Дальше последовала пауза, в течение которой Арон Израилевич воздал должное жаренным на углях рёбрышкам молодого барашка. Потом зашелестела накрахмаленная салфетка, и под бодрый аккомпанемент столовых приборов доктор продолжил повествование.
— А третьего дня отставной поручик Габрилович — тоже ваш сосед, стреляться надумал.
— Габрилович? — удивился батюшка. — Ну, а этого, какая нелёгкая на грех подвинула?
— Накануне Габриловича лишили членства в клубе, — охотно пояснил Арон Израилевич. — Якобы за нечестную игру. И вот значит, он, придя домой, в сердцах нацарапал предсмертную записку — полнейший, я Вам скажу, бред! Дескать, мне честь важнее жизни, и спьяну сунул пистолет себе под левую мышку.
— И что же он? — встревожился батюшка.
— А ничего! — так же меланхолично ответил захмелевший эскулап. — Стреляться надо в левую грудину, на два пальца ниже соска, а не в мягкие мышечные ткани. Простите! Теперь спит только на правом боку.
— Арон Израилевич! Голубчик Вы мой! Я Вас умоляю! Всеми святыми заклинаю, не говорите никому про Евгения! — запричитал отец и я услышал характерный шелест купюр. — Это ведь позор на всю губернию.
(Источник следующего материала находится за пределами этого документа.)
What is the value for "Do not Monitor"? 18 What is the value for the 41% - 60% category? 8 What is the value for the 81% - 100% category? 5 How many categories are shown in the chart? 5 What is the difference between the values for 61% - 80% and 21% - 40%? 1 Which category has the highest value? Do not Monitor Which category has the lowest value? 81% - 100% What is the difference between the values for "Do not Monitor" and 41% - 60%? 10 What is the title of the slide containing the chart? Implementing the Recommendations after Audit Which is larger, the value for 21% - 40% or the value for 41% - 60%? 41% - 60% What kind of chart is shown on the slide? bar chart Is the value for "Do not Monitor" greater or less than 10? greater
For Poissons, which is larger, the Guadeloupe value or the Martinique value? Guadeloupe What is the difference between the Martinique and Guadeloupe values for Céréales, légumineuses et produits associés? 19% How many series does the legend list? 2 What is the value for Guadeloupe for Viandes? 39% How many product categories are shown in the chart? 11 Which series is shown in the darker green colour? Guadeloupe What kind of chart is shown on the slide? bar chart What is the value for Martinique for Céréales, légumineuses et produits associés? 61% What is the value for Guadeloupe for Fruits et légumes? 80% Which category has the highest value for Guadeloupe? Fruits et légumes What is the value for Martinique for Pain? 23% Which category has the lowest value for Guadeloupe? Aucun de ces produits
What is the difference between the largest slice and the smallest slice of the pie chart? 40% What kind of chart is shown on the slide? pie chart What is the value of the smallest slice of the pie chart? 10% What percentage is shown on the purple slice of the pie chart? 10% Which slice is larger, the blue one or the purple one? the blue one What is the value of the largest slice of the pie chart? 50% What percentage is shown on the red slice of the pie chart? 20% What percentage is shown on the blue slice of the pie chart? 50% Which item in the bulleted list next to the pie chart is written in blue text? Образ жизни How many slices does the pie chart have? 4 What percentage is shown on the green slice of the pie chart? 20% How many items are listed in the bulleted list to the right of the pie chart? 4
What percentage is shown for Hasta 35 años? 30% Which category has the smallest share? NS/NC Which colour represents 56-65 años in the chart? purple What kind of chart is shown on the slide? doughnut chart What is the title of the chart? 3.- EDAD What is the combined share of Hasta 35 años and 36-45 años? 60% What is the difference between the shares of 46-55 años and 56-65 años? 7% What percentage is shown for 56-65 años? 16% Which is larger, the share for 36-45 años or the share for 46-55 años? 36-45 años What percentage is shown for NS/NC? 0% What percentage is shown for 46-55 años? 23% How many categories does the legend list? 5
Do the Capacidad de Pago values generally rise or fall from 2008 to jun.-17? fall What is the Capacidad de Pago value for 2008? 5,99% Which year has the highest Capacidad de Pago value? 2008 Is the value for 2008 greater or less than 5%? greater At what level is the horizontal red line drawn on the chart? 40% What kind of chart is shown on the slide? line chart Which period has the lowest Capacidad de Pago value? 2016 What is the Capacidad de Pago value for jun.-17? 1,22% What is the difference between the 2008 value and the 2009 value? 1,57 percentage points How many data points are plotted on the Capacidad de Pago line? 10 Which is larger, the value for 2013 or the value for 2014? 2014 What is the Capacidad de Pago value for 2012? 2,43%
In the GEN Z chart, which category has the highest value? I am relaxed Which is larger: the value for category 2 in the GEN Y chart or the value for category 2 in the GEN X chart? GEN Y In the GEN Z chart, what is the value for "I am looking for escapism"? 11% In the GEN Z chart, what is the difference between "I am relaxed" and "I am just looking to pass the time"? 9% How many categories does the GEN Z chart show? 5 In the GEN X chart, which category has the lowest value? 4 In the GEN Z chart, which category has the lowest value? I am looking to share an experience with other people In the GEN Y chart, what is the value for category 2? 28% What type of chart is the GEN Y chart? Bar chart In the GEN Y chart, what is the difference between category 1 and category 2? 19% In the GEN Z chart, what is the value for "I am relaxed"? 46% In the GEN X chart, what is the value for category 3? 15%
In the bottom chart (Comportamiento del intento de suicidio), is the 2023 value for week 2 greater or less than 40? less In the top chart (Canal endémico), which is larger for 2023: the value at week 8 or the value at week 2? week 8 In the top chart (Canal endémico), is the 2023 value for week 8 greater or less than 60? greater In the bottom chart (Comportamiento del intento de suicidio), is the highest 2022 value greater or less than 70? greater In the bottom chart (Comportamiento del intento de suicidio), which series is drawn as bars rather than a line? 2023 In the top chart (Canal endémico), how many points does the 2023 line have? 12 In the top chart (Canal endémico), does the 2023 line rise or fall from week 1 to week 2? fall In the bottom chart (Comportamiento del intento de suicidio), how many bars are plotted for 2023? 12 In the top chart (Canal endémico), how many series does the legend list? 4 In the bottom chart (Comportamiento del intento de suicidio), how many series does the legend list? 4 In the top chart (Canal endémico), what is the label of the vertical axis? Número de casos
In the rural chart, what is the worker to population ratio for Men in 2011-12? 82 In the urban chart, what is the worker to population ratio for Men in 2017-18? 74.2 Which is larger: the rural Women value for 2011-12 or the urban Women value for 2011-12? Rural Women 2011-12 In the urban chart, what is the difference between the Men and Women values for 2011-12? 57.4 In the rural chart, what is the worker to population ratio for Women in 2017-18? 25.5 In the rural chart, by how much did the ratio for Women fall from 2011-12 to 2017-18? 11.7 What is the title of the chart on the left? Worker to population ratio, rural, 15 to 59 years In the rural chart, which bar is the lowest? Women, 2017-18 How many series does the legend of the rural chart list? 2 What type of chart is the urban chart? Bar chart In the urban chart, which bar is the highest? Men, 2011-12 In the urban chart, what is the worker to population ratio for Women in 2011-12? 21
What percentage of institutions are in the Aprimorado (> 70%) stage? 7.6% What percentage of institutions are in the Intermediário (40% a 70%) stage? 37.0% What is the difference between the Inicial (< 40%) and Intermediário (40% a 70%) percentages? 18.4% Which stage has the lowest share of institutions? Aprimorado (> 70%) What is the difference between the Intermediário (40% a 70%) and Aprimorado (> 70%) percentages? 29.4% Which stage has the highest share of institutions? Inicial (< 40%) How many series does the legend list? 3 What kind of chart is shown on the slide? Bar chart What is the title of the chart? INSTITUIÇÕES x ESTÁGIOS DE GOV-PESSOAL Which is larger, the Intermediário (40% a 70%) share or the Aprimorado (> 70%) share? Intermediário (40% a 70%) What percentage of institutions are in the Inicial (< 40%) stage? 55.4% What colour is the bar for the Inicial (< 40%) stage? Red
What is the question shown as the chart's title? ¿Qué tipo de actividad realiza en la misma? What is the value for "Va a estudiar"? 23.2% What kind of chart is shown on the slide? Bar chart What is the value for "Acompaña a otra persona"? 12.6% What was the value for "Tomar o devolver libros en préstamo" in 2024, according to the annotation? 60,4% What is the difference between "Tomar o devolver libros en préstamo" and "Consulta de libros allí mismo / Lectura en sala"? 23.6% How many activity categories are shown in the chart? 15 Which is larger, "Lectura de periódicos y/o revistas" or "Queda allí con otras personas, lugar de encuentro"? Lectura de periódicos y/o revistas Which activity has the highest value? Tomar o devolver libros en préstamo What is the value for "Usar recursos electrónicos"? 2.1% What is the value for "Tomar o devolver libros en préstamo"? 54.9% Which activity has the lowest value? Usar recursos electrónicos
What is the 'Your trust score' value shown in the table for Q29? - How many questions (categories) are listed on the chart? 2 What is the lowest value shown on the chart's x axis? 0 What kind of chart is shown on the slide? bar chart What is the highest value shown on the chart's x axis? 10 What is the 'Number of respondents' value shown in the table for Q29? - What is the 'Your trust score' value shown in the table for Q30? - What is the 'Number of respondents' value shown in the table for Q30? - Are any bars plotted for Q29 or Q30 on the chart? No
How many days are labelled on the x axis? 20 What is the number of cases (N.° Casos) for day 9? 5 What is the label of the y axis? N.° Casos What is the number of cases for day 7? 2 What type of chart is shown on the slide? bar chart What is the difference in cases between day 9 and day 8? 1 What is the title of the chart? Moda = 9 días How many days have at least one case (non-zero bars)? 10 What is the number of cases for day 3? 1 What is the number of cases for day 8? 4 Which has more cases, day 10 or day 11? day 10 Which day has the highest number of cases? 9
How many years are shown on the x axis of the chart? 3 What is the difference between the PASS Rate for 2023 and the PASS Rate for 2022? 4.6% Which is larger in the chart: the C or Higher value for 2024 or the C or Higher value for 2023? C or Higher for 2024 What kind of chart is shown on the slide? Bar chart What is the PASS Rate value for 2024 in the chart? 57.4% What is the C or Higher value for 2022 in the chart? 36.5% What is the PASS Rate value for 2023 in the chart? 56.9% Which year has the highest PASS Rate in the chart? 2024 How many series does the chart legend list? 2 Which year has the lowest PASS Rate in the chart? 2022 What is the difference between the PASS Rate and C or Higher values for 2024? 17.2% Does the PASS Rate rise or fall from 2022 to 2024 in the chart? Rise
— О чём Вы говорите! — бодро откликнулся доктор, пряча ассигнации в карман поношенного сюртука. — Я же врач! И мой профессиональный долг хранить врачебную тайну.
Это было сказано таким бодрым и таким фальшивым тоном, что я понял: на ближайшем обеде у Осмоловских или у того же Габриловича моя тайна станет достоянием гласности и предметом насмешек местных дам. Мне стало горько и обидно, так обидно, что я, уткнувшись в пуховую подушку, тихонько заплакал. И чем больше я плакал, тем почему-то легче становилось моей измученной душе. Так в слезах я и заснул. Во сне ко мне пришла моя матушка, которой я никогда не знал. Она была такой же красивой, как на портрете, и такой же молчаливой. Встав у изголовья, она молча гладила меня по волосам, вот только ладонь её была почему-то холодной.